The Toronto Raptors are getting some much-needed frontline help.
They have officially signed centre Khem Birch for the remainder of the season after the Montreal native reached a buyout with the Orlando Magic and cleared waivers.
The 28 year old averaged 9.6 points, 9.2 rebounds and 1.1 blocks per 36 minutes with the Magic this season. Birch was in the final year of his two-year, $6 million deal he signed in the summer of 2019. He is set to become an unrestricted free agent at the end of the season.
Birch should have some familiarity with Raptors head coach Nick Nurse. Nurse coached Birch when the two were a part of the Canadian men's national team that competed at the 2019 FIBA World Cup.
"Team Canada has a lot of potential, especially with coach Nurse," Birch said in an interview on Sportsnet 590 back in March of 2020. "With the roster we had, I think he did a really good job, and I imagine if we had all our guys I think we would have won the whole thing.
"It's a really good benefit and individually it was good as well, to see my potential.

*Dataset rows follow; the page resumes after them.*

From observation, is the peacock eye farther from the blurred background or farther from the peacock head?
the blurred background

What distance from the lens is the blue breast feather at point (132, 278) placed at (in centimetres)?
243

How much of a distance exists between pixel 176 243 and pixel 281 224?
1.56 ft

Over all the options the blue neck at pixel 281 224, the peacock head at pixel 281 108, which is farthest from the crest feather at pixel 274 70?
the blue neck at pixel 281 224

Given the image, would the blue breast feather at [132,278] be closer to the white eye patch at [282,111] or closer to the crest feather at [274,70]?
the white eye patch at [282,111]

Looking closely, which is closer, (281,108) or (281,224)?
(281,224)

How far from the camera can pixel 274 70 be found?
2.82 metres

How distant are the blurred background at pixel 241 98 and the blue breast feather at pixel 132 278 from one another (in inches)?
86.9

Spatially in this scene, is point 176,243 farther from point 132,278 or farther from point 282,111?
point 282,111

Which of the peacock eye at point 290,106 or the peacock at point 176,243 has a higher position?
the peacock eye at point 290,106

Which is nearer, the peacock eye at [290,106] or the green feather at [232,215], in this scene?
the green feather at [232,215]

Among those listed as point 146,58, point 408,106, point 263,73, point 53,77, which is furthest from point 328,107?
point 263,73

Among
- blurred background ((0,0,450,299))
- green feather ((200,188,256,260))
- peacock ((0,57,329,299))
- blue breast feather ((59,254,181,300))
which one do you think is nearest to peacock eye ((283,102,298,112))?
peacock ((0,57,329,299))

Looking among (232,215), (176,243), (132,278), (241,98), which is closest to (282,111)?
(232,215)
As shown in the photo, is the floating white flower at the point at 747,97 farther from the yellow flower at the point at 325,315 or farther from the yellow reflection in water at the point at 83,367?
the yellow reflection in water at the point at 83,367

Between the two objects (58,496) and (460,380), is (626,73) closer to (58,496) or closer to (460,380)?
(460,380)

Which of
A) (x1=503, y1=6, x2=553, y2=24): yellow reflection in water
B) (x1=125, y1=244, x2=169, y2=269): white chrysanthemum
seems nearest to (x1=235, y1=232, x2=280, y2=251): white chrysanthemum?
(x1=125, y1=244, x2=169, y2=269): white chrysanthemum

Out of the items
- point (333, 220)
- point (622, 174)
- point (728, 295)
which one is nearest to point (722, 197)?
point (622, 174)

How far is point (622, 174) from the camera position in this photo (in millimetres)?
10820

I've never had a coach tell me to do those types of things…
"He's a great guy and down to earth. He's kind of different from the other coaches I've had. He's really new school and I see why the Raptors are a very good team."
Birch averaged 11.6 points, 7.0 rebounds, 2.0 steals and 1.1 blocks while shooting 57.9 percent from the field at the World Cup. Nurse asked Birch to carry a heavier offensive load than he was customed to, along with having to anchor the team's defence. Birch responded well and now he'll have the opportunity to play for Nurse in the NBA and hopefully, he'll be able to unlock some of the confidence and potential he unlocked in China.
It's no secret that Toronto has been needing frontcourt help and with the addition of Birch, they might be able to find a combination to get back on the right track to close out the season.
Where Birch's immediate impact should be felt is on the defensive end. Aron Baynes hasn't been the defender the Raptors anticipated and Chris Boucher has lacked the size to compete with some of the beefier bigs in the league. Birch is a better and more versatile defender than Baynes at this point in his career and at 6-foot-9, 235 pounds, Birch can bang with the bigger bodies in the league without an issue.
Orlando has been awful defensively this season, but when Birch was on the floor they were elite. According to NBA Stats, with Birch in the game, the Magic were giving up 107.6 points per 100 possessions. When he sat that number ballooned to 113.4. That's the difference between the Magic having a top-five defence in the league with Birch on the floor and a bottom-five defence in the league when he wasn't in the game. With Birch potentially anchoring Toronto's defence, it should be better than what it's been so far this season.
On the offensive end, I doubt that Nurse will lean on Birch to score in the post as much as he did for Team Canada, but Birch can certainly score down there. He proved that for Team Canada and in his limited opportunities this season for the Magic, he's been fairly efficient on the block. Birch ranks in the 73rd percentile in post-ups, according to NBA Stats. Although it's an extremely tiny sample size (less than a possession a game), no one on the Raptors right now has been that efficient. For a Raptors team that struggles to find easy looks on occasion having the option to put Birch on the block could be a welcomed sight.
Birch has also turned into an elite offensive rebounder since entering the league. The Canadian has an offensive rebounding percentage of 10.6 this season, according to NBA Stats. No Raptor is in double digits in offensive rebounding rate this season.
Birch may not answer all of the Raptors' problems this season, but he'll certainly help. With 20 games remaining the team can use all the help it could get as they try and make the postseason.
Looking ahead, adding Birch on the roster now gives Toronto a good look at him in their system and they can then determine his value. He should be relatively cheaper in comparison to other starting NBA centers and if he can fill the void left behind by Serge Ibaka and Marc Gasol, that's one less area of need that the Raptors have to address this offseason.
For Birch, this is his chance to prove he belongs in the league. He was buried in a crowded Orlando frontcourt, but now he lands on a team desperate for his help.
This should be a win-win situation for both sides.